Compare that to “Mad TV,” and it may seem like the FOX show could never come out of the “SNL” shadow, but that is only at first glance. The show premiered in fall 1995 and last year passed the coveted 100th episode milestone.

Airing a half-hour before “SNL,” this hour-long show takes the “SNL” style and does the opposite. Based on the hit, “Mad Magazine,” the show is edgier and further tests the boundaries than its nightly competitor. It is a surprise the show gets away with some of the skits it pulls off, especially holding an early time slot.

“MAD TV” does things its own way. It is not live. “SNL” is one of the few nighttime shows that is live for every episode. This makes the show stand out. “MAD TV” has no catch phrase to start the show and most sketches are not based on real events; they are creations of the show’s ensemble cast. Yes, of course the show does mix in the occasional presidential banter (who couldn’t pass up a chance to at least mention the name “Monica”), but “SNL” is more advanced in that field.

Here are the main differences between the shows. For starters “MAD TV” does not have a different guest host every week. Insteadit incorporates the guest celebrities into the sketches and sometimes hype their appearance, but sometimes they don’t and simply allow it be a surprise for their fans. “SNL” occasionally adds a guest star into the mix along side the guest host, but “MAD TV” as of late has been doing it more.

“MAD TV” does follow an almost identical musical path as “SNL.” Generally there is a musical guest, but viewers do not know who the guest will be before the show airs.

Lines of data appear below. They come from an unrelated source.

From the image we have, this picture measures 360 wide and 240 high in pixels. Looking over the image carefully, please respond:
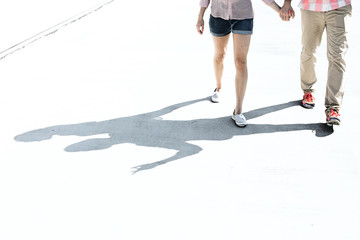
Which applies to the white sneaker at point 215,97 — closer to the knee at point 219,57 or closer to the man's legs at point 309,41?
the knee at point 219,57

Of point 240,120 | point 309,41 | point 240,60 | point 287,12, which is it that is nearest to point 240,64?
point 240,60

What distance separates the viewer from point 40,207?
274 centimetres

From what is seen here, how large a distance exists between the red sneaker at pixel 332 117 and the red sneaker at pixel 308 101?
37cm

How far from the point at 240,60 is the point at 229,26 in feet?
1.22

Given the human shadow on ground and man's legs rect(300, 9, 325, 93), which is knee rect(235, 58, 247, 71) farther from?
man's legs rect(300, 9, 325, 93)

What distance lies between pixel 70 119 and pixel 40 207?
55.3 inches

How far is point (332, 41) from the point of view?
3.84 m

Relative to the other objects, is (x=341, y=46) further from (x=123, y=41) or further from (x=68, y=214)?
(x=123, y=41)

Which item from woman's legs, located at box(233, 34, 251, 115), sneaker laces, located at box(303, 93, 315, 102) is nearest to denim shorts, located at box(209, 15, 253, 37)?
woman's legs, located at box(233, 34, 251, 115)

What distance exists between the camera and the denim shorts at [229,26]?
3.73 m

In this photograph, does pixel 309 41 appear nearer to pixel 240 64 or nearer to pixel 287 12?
pixel 287 12

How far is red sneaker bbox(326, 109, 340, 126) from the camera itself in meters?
3.81

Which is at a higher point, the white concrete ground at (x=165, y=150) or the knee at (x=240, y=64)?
the knee at (x=240, y=64)

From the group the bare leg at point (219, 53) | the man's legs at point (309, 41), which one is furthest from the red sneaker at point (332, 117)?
the bare leg at point (219, 53)
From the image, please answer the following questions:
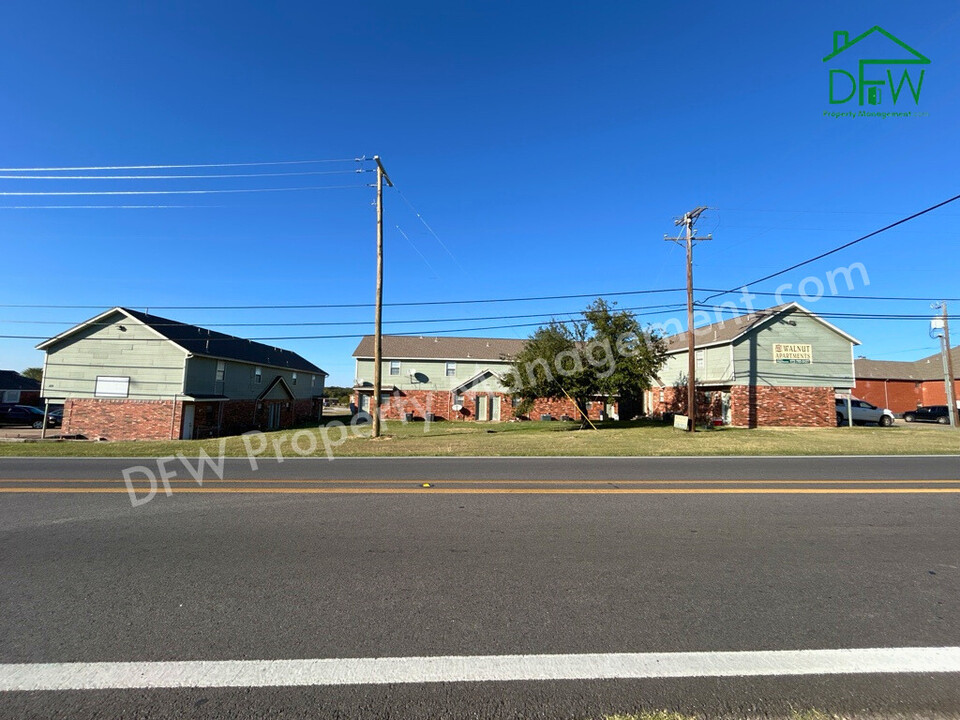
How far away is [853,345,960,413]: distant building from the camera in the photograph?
4800cm

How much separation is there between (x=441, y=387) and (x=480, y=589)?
117 feet

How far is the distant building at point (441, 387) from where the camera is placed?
38156 mm

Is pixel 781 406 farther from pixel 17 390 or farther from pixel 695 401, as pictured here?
pixel 17 390

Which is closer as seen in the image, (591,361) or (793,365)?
(591,361)

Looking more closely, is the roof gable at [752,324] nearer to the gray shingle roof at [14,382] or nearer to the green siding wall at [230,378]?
the green siding wall at [230,378]

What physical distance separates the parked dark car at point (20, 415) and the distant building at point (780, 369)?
1864 inches

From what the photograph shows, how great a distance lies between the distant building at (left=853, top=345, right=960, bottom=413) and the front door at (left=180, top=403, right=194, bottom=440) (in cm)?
6010

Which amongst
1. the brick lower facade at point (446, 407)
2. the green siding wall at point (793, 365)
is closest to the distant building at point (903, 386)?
the green siding wall at point (793, 365)

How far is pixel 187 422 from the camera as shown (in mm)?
27812

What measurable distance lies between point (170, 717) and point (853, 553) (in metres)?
6.12

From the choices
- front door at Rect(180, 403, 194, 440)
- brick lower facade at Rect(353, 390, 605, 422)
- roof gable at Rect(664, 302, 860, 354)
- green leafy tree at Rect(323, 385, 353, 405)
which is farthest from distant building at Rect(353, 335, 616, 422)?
green leafy tree at Rect(323, 385, 353, 405)

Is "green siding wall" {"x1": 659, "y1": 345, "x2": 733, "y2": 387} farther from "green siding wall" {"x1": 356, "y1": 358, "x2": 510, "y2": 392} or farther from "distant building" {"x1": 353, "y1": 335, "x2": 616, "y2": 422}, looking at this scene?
"green siding wall" {"x1": 356, "y1": 358, "x2": 510, "y2": 392}

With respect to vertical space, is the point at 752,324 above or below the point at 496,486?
above

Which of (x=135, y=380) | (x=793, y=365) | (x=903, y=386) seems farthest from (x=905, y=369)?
(x=135, y=380)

The two shows draw their cast members from the same pools; either from “The Groundlings,” the “Kids In The Hall” or the “Second Comedy Theatre” in Toronto. These ensembles are made up of some of today’s top young comic stars. Both show’s material is fresh and lively. Its style is all there own, yet “SNL” has the edge by being live, but “MAD” has the advantage of being newer. Each show has its own voice but to decide which one is better is best left up to the fans.